AONeuS: A Neural Rendering Framework for Acoustic-Optical Sensor Fusion

Mohamad Qadri*1      Kevin Zhang*2      Akshay Hinduja1     
1 Carnegie Mellon University      2 University of Maryland, College Park      3 Dartmouth College
(* indicates equal contribution)

Combining sonar and RGB measurements can improve 3D reconstruction in limited baseline settings.


Underwater perception and 3D surface reconstruction are challenging problems with broad applications in construction, security, marine archaeology, and environmental monitoring. Treacherous operating conditions, fragile surroundings, and limited navigation control often dictate that submersibles restrict their range of motion and, thus, the baseline over which they can capture measurements. In the context of 3D scene reconstruction, it is well-known that smaller baselines make reconstruction more challenging. Our work develops a physics-based multimodal acoustic-optical neural surface reconstruction framework (AONeuS) capable of effectively integrating high-resolution RGB measurements with low-resolution depth-resolved imaging sonar measurements.
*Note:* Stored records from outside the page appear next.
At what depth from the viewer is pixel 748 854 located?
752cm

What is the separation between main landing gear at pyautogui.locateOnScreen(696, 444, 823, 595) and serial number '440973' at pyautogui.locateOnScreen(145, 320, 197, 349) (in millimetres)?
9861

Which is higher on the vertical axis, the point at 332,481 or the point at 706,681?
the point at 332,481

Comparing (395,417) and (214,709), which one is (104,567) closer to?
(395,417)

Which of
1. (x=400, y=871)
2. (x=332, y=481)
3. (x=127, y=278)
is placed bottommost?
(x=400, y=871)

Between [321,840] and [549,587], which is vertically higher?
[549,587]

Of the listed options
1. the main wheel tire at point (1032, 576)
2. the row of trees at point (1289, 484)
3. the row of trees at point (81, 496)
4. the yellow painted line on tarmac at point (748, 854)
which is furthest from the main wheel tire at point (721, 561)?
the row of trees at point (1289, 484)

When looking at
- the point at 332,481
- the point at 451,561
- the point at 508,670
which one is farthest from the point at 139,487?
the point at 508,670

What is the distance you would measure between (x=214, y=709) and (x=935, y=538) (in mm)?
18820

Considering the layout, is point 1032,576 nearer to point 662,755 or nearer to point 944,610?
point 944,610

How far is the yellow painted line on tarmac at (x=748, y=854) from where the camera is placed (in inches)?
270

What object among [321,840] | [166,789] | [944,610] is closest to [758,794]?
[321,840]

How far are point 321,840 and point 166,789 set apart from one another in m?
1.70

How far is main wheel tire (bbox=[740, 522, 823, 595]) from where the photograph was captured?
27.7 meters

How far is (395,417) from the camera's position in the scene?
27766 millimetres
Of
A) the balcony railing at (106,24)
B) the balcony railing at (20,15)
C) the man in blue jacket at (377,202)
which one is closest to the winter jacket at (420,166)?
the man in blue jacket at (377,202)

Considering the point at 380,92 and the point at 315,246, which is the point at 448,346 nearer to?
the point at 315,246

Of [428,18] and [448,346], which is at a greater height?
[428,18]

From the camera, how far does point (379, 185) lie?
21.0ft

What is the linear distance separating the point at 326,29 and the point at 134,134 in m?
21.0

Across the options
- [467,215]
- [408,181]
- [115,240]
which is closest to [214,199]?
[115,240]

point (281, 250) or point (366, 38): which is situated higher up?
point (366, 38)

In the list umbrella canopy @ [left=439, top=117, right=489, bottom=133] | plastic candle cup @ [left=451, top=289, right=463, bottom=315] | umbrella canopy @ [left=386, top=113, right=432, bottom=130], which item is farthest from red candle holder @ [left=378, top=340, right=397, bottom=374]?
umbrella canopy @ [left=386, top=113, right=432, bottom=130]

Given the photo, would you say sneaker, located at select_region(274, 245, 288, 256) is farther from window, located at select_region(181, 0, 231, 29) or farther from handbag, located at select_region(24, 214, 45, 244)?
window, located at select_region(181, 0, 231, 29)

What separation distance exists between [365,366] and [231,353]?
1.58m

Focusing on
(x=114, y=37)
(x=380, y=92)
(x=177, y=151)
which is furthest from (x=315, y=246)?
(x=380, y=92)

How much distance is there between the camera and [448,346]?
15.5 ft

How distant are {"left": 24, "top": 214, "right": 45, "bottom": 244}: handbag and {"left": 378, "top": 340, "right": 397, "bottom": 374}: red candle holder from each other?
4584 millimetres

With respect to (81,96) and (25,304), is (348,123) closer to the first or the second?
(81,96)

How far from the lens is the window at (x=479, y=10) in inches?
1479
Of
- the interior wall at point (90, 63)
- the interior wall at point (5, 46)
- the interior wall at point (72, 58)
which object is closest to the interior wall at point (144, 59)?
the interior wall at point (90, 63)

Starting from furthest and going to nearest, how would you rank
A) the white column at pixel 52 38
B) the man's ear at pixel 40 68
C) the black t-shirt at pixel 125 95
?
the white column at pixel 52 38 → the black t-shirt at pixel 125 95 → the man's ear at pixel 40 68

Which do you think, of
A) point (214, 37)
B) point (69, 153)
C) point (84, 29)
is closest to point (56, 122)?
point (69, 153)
By fusing these complementary modalities, our framework can reconstruct accurate high-resolution 3D surfaces from measurements captured over heavily-restricted baselines. Through extensive simulations and in-lab experiments, we demonstrate that AONeuS dramatically outperforms recent RGB-only and sonar-only inverse-differentiable-rendering—based surface reconstruction methods.


Because optical sensors and acoustic sensors have complimentary ambiguities in the limited baseline setting, combining them eliminates the ambiguity.


We fit a neural surface to optical and acoustic measurements by minimizing a photometric loss of volume rendered outputs against measurements. A shared surface geometry SDF network \(\mathbf{N}\) is used in combination with rendering specific neural rendering modules. For each sampled point \(\mathbf{x}\) along an acoustic or optical ray, \(\mathbf{N}\) outputs its signed distance, its gradient as well as 2 features vectors \(\mathbf{F}^{\text{son}}\) and \(\mathbf{F}^{\text{cam}}\) all serving as input to their respective rendering networks.

Capture setup

On the left we show the simulation data setup and on the right we show the real capture setup.
This is a video animation of our real world data capture.


In (a), we visualize the reconstructions in simulation for all objects at 0.4x baseline, or 0.48 meters. In (b), we visualize the reconstructions in simulation for the turtle across all baseline settings. The red arrow pointing right denotes the \(X\), or translation axis, the green arrow pointing into the page denotes the \(Y\) axis, and the blue arrow pointing up denotes the \(Z\), or the depth axis. We observe that NeuS (camera-only) incorrectly reconstructs the depth axis (\(Z\)-axis) whereas NeuSIS (sonar-only) can reconstruct only the depth-axis accurately. The proposed AONeus was able to recover underlying scene geometry along all the axes.
As the baseline diminishes, NeuS exhibits increasing amount of distortion along the depth direction as can seen at the intersection of the short piling and crossbar at the 0.72m and 0.96m baselines. NeuSIS similarly generates reconstructions with significant errors (for example, the long piling is poorly reconstructed with the \(14^\circ\) elevation). Conversely, AONeuS consistently produces faithful reconstructions across a range of baselines.